Based on my research of other github issues, the basic cause of this should be that cuDNN is just not installed. However, I followed the instructions for installing it from nvidia, and it is indeed present:
$ echo $LD_LIBRARY_PATH
:/usr/local/cuda-11.6/include:/usr/local/cuda-11.6/lib64:/usr/local/cuda-11.6/include:/usr/local/cuda-11.6/lib64
Indeed, inside /usr/local/cuda-11.6/lib64 is libcudnn.so and libcudnn.so.8, as well as a lot of other shared object files for cuDNN. It seems either there is a problem with what JAX is looking for or I am missing some important file. I'm guessing its the latter, so any list of files I should double check for would be extremely helpful.

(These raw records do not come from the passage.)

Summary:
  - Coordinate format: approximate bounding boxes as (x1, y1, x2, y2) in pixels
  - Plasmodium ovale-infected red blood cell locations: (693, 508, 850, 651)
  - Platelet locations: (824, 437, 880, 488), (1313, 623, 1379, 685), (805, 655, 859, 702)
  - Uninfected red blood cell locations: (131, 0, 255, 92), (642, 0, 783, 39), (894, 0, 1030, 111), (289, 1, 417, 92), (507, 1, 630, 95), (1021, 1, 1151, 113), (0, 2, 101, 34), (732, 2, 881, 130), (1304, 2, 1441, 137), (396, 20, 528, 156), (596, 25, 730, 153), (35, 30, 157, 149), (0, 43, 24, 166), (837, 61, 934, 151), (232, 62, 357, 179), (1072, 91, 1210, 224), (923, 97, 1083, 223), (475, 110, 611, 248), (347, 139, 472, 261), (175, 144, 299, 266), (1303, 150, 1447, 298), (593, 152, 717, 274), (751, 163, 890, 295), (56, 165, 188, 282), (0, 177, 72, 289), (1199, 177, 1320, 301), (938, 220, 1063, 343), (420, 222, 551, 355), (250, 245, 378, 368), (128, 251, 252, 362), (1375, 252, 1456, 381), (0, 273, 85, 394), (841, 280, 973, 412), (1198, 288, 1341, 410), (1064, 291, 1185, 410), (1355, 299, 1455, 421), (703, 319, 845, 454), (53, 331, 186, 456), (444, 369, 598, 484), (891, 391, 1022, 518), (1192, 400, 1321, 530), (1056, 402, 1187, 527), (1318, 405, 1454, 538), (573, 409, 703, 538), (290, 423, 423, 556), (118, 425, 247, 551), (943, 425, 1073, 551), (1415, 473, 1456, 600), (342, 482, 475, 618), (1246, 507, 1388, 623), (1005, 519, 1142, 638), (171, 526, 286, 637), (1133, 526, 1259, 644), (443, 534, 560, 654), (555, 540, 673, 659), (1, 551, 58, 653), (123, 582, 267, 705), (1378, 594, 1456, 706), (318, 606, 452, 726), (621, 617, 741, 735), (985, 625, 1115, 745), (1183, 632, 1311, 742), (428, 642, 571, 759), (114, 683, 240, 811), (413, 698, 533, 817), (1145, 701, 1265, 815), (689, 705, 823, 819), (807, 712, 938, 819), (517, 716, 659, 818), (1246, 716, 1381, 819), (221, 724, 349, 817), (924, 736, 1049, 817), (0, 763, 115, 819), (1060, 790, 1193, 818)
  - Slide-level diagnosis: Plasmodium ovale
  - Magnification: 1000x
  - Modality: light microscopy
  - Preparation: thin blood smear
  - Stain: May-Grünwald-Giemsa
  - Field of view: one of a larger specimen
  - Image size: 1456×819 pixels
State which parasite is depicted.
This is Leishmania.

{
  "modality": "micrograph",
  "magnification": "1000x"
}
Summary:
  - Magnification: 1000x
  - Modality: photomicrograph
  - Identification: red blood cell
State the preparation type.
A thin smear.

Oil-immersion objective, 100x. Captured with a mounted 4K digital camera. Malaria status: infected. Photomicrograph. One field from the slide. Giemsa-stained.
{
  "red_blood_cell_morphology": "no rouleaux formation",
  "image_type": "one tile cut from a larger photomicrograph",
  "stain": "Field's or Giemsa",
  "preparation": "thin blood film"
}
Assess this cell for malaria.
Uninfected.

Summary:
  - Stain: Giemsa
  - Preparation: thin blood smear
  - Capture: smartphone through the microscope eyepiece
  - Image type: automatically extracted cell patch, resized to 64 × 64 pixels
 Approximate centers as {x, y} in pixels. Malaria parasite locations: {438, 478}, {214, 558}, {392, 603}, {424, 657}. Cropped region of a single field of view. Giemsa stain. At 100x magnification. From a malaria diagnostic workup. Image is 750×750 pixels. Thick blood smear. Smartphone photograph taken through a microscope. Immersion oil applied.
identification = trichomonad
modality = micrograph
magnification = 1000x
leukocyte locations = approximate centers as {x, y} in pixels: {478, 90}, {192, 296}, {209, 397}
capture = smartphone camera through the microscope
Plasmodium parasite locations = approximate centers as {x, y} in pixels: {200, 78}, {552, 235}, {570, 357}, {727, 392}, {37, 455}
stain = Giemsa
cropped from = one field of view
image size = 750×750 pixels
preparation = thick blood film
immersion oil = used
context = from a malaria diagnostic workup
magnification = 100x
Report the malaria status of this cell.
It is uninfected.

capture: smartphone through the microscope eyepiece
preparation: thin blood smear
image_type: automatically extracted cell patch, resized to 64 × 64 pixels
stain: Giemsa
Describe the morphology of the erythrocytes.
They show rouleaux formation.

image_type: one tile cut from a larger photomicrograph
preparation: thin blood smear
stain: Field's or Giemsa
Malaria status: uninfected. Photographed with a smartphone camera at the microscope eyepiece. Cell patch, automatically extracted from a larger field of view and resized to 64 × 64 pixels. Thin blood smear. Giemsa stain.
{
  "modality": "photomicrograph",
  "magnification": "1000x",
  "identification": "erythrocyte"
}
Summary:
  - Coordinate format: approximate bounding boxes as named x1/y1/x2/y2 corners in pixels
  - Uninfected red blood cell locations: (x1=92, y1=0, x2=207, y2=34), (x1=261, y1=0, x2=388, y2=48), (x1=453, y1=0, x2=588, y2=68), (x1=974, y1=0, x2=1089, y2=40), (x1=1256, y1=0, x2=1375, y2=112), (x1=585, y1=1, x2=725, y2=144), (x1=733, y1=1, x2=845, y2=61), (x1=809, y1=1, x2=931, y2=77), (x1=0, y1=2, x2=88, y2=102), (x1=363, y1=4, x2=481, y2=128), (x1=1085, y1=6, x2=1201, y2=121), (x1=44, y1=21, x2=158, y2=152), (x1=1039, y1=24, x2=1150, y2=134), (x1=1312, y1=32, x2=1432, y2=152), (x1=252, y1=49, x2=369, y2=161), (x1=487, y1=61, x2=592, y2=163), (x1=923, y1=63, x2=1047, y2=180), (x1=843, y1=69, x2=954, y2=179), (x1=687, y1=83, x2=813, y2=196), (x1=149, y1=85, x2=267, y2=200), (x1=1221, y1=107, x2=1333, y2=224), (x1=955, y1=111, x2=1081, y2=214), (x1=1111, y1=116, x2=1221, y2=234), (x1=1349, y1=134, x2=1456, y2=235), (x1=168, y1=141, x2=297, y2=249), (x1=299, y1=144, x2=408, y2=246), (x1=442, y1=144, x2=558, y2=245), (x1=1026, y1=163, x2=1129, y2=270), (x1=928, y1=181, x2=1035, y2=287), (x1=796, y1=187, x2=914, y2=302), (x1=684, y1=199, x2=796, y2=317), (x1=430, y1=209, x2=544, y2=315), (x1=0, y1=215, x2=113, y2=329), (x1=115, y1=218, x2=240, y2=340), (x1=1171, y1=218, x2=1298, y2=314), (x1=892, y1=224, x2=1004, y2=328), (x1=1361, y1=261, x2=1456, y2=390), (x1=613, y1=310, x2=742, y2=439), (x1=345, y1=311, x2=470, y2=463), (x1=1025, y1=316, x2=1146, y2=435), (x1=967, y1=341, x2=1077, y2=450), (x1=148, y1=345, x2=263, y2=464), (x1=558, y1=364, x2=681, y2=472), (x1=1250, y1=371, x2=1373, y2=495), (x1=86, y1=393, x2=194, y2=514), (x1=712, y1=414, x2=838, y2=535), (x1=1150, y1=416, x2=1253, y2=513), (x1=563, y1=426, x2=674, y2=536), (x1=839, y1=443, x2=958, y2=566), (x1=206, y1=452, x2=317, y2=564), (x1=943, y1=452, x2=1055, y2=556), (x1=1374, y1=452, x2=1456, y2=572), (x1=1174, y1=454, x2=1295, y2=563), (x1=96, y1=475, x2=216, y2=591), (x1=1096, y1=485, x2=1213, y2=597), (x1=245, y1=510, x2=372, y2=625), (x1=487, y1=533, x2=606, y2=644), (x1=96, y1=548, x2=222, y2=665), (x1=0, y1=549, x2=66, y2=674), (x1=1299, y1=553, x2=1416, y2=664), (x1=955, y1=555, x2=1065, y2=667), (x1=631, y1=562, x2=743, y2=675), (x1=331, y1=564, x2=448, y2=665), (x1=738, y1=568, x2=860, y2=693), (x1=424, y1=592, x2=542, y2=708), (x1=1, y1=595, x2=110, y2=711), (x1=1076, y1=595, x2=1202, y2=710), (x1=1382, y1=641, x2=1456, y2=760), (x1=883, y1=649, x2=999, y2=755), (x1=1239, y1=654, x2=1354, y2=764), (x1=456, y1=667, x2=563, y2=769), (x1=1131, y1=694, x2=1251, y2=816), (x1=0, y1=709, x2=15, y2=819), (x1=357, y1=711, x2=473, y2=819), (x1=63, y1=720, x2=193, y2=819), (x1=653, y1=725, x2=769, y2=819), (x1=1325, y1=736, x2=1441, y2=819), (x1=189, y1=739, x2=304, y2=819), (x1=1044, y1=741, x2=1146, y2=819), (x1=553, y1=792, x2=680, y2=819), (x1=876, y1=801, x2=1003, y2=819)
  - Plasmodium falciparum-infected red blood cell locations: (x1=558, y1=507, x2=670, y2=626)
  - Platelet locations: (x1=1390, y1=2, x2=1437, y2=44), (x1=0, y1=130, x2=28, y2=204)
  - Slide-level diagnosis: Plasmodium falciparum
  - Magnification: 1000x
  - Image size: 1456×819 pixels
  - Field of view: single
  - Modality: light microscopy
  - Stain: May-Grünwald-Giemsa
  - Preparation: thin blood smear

What jax/jaxlib version are you using?
jax v0.3.17, jaxlib v0.3.15
Which accelerator(s) are you using?
GPU
Additional System Info
Python 3.10.4 / Ubuntu 21.10
What GPU do you have, and what is the output of nvidia-smi?
GeForce RTX 2060
$ nvidia-smi
Fri Sep 23 15:54:49 2022
+-----------------------------------------------------------------------------+
| NVIDIA-SMI 510.47.03 Driver Version: 510.47.03 CUDA Version: 11.6 |
|-------------------------------+----------------------+----------------------+
| GPU Name Persistence-M| Bus-Id Disp.A | Volatile Uncorr. ECC |
| Fan Temp Perf Pwr:Usage/Cap| Memory-Usage | GPU-Util Compute M. |
| | | MIG M. |
|===============================+======================+======================|
| 0 NVIDIA GeForce ... On | 00000000:01:00.0 On | N/A |
| N/A 41C P8 11W / N/A | 517MiB / 6144MiB | 20% Default |
| | | N/A |
+-------------------------------+----------------------+----------------------+
+-----------------------------------------------------------------------------+
| Processes: |
| GPU GI CI PID Type Process name GPU Memory |
| ID ID Usage |
|=============================================================================|
| 0 N/A N/A 2578 G /usr/lib/xorg/Xorg 302MiB |
| 0 N/A N/A 2712 G /usr/bin/gnome-shell 52MiB |
| 0 N/A N/A 3707 G ...0/usr/lib/firefox/firefox 152MiB |
| 0 N/A N/A 36453 G ...RendererForSitePerProcess 8MiB |
+-----------------------------------------------------------------------------+
By the way, no such error occurs with regular matrix multiplication, and the following script distinctively increases GPU utilization:
import jax.numpy as jnp
import jax.random as jrd
rng = jrd.PRNGKey(0)
x = jrd.truncated_normal(rng, -1, 1, (100000,))
kernel = jrd.truncated_normal(rng, -1, 1, (1000, 100000))
y = jnp.matmul(kernel, x)
Try an experiment for me: try disabling preallocation, lowering the memory fraction, or using the platform allocator as described here: https://jax.readthedocs.io/en/latest/gpu_memory_allocation.html
Does that help?
@hawkinsp Phenomenal! Disabling preallocation solves the issue!
I was aware that these flags were available if too much memory was being preallocated with Xorg (etc) active in the background, but I would have never made the connection with being unable to load cuDNN. What is the root cause here / how did you know to try that?
The underlying problem is that CuDNN will fail to initialize if JAX grabs too much GPU memory.
There are two things we can do to improve matters here: a) improve the error message to suggest this as a possible cause, and b) change the JAX allocator design a bit.
(b) is longer term work but (a) we should be able to do sooner.